Spatial question records:
:::::
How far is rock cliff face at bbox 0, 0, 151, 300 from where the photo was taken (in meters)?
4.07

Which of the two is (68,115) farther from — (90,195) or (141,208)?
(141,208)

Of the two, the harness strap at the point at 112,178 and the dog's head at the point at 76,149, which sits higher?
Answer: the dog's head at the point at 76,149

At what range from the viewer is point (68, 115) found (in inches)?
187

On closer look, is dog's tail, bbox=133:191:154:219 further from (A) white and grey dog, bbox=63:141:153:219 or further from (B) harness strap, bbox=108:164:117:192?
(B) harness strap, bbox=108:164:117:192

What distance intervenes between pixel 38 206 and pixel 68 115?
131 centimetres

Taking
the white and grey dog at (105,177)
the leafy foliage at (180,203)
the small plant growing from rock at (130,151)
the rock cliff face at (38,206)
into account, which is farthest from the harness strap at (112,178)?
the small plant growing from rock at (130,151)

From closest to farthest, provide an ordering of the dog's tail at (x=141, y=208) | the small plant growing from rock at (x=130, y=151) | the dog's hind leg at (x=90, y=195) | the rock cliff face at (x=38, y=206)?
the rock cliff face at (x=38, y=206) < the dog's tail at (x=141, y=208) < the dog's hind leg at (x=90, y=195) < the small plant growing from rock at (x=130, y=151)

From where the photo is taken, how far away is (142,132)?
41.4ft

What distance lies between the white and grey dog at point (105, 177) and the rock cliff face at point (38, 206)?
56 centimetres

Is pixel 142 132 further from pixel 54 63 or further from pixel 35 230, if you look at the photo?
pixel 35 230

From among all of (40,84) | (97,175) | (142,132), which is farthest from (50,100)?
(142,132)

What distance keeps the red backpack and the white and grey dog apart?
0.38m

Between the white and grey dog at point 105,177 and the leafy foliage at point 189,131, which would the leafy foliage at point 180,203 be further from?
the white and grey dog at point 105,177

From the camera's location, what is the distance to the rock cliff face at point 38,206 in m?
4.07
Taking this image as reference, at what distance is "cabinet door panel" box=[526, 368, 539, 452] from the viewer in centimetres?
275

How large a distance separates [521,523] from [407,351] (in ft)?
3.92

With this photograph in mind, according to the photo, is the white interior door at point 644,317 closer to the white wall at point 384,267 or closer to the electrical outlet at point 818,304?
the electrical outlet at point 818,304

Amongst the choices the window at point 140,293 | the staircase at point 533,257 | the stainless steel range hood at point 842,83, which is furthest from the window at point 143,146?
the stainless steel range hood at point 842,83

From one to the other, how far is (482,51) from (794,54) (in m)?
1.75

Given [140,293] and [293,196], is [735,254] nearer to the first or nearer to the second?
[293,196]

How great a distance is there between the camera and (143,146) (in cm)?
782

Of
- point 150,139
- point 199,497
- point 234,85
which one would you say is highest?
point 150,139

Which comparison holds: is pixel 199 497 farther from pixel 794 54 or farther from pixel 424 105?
:::::
--- Required work ---
Please arrange every line of the material above as a numbered list, leaving out the blank lines.

--- Written reply ---
1. How far is rock cliff face at bbox 0, 0, 151, 300 from where the photo was taken (in meters)?
2. 4.07
3. Which of the two is (68,115) farther from — (90,195) or (141,208)?
4. (141,208)
5. Of the two, the harness strap at the point at 112,178 and the dog's head at the point at 76,149, which sits higher?
6. Answer: the dog's head at the point at 76,149
7. At what range from the viewer is point (68, 115) found (in inches)?
8. 187
9. On closer look, is dog's tail, bbox=133:191:154:219 further from (A) white and grey dog, bbox=63:141:153:219 or further from (B) harness strap, bbox=108:164:117:192?
10. (B) harness strap, bbox=108:164:117:192
11. What distance intervenes between pixel 38 206 and pixel 68 115?
12. 131 centimetres
13. Taking
14. the white and grey dog at (105,177)
15. the leafy foliage at (180,203)
16. the small plant growing from rock at (130,151)
17. the rock cliff face at (38,206)
18. into account, which is farthest from the harness strap at (112,178)?
19. the small plant growing from rock at (130,151)
20. From closest to farthest, provide an ordering of the dog's tail at (x=141, y=208) | the small plant growing from rock at (x=130, y=151) | the dog's hind leg at (x=90, y=195) | the rock cliff face at (x=38, y=206)?
21. the rock cliff face at (x=38, y=206) < the dog's tail at (x=141, y=208) < the dog's hind leg at (x=90, y=195) < the small plant growing from rock at (x=130, y=151)
22. From where the photo is taken, how far away is (142,132)?
23. 41.4ft
24. What distance lies between the white and grey dog at point (105, 177) and the rock cliff face at point (38, 206)?
25. 56 centimetres
26. Is pixel 142 132 further from pixel 54 63 or further from pixel 35 230, if you look at the photo?
27. pixel 35 230
28. From among all of (40,84) | (97,175) | (142,132), which is farthest from (50,100)?
29. (142,132)
30. What distance keeps the red backpack and the white and grey dog apart?
31. 0.38m
32. Between the white and grey dog at point 105,177 and the leafy foliage at point 189,131, which would the leafy foliage at point 180,203 be further from?
33. the white and grey dog at point 105,177
34. From the camera's location, what is the distance to the rock cliff face at point 38,206 in m?
35. 4.07
36. Taking this image as reference, at what distance is "cabinet door panel" box=[526, 368, 539, 452] from the viewer in centimetres?
37. 275
38. How large a distance separates [521,523] from [407,351] (in ft)?
39. 3.92
40. With this photograph in mind, according to the photo, is the white interior door at point 644,317 closer to the white wall at point 384,267 or closer to the electrical outlet at point 818,304?
41. the electrical outlet at point 818,304
42. Amongst the choices the window at point 140,293 | the staircase at point 533,257 | the stainless steel range hood at point 842,83, which is furthest from the window at point 143,146?
43. the stainless steel range hood at point 842,83
44. From one to the other, how far is (482,51) from (794,54) (in m)?
45. 1.75
46. Given [140,293] and [293,196], is [735,254] nearer to the first or nearer to the second?
47. [293,196]
48. How great a distance is there between the camera and (143,146) (in cm)?
49. 782
50. Of
51. - point 150,139
52. - point 199,497
53. - point 234,85
54. which one would you say is highest?
55. point 150,139
56. Which comparison holds: is pixel 199 497 farther from pixel 794 54 or farther from pixel 424 105?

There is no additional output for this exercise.